_KUTIPAN TERPILIH_
========================

MajmusSunda News – Rubrik BUDAYA/SASTRA, Rabu (27/11/2024) – Artikel berjudul “Ajip Rosidi Sang Penjaga Api Rancage” ini adalah sebuah esai karya Didin Kamayana Tulus yang merupakan seorang penulis, penggiat buku, dan kini tinggal di Kota Cimahi, Provinsi Jawa Barat.
Ada satu bayangan yang tiba-tiba muncul ketika saya memikirkan Ajip Rosidi—sosok yang layak disandingkan dengan penjaga api dalam mitologi atau kisah purba. Pada zaman dahulu, ketika manusia masih hidup di dalam gua-gua, mungkin ada seorang yang tugasnya adalah menjaga api agar tidak padam. Ia tidak pernah meninggalkan gua, meskipun yang lain pergi mencari makan atau melakukan kegiatan lain di luar.
Setiap saat, penjaga api itu terus-menerus memasukkan ranting ke dalam api, memastikan nyala itu terus hidup. Api itu tidak hanya penting untuk menghangatkan gua atau memasak makanan, tapi juga untuk melindungi dari kegelapan, dari binatang buas yang bisa datang kapan saja.

========================

_KETENTUAN TUGAS_
Tuliskan kembali tanpa perubahan bagian esai tentang Ajip Rosidi di atas, mulai dari kata-kata "MajmusSunda News –" sampai dengan "Provinsi Jawa Barat.".

_BLOK DATA_
========================

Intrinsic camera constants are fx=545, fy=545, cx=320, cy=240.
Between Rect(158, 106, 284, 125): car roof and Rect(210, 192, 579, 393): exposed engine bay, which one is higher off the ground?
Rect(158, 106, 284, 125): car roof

========================

_JAWABAN LENGKAP_
MajmusSunda News – Rubrik BUDAYA/SASTRA, Rabu (27/11/2024) – Artikel berjudul “Ajip Rosidi Sang Penjaga Api Rancage” ini adalah sebuah esai karya Didin Kamayana Tulus yang merupakan seorang penulis, penggiat buku, dan kini tinggal di Kota Cimahi, Provinsi Jawa Barat.